The official number of people missing in the rubble dropped to 5,960 on Thursday after a recheck of missing persons reports, Giuliani said. The police department is drawing its numbers from six different sources, meaning there is the possibility of duplication.

The mayor said 306 deaths have been confirmed, and 238 of the dead have been identified.

Dr.
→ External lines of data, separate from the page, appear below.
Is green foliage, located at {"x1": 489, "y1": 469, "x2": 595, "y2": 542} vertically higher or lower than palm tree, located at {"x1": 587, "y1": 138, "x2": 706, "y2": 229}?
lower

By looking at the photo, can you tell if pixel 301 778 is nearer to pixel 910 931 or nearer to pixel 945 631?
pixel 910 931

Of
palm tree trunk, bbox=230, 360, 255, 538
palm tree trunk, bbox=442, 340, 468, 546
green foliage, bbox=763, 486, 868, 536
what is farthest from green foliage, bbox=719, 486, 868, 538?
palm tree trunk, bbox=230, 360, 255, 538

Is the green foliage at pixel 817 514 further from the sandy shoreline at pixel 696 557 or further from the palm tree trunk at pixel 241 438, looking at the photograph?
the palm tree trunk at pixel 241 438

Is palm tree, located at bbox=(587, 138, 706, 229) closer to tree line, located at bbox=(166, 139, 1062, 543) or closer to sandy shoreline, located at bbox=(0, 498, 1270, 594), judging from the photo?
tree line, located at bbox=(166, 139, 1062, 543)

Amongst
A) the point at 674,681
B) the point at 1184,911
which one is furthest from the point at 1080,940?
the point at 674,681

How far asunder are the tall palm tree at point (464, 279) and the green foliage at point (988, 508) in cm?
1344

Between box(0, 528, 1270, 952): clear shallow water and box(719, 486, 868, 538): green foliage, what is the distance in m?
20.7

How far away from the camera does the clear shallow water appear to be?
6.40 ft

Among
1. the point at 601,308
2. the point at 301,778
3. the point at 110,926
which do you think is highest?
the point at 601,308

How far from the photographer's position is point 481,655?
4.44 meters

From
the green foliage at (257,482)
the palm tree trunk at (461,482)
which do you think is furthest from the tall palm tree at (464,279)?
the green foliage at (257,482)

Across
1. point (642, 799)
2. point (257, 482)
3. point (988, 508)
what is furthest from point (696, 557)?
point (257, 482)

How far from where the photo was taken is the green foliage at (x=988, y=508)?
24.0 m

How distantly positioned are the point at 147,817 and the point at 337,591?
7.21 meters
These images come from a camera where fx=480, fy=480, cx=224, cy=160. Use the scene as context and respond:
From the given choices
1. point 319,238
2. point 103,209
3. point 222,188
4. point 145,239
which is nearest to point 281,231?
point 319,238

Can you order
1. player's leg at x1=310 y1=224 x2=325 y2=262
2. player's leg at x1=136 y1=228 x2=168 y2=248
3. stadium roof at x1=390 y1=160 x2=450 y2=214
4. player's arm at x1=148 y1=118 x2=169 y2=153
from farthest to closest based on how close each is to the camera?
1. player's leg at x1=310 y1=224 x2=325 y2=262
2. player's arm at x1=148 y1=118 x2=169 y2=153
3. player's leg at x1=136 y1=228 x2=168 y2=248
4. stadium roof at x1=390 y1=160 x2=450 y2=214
Robert Shaler, chief of forensic biologist in the New York City medical examiner's office, told The Associated Press that most victims examined died from "blunt trauma," and others from burns, smoke inhalation and injuries from sharp debris.

Giuliani said he attended the wakes of three firefighters Thursday night and hoped to attend at least eight upcoming funerals, praising the thousands of people who also have turned out to honor the dead and comfort their families.

"I was really very, very much impressed and strengthened by the turnouts, " the mayor said. "It was very comforting for the families to be able to see thousands of people showing up out of respect."

A total of 8,786 people have reported injuries from the September 11 attacks on the World Trade Center, Giuliani said.

The mayor dismissed concerns about air quality near the World Trade Center, which contained asbestos.

"Although they occasionally will have an isolated reading with an unacceptable level of asbestos it's very occasional and very isolated," Giuliani said. "The air quality is safe and acceptable."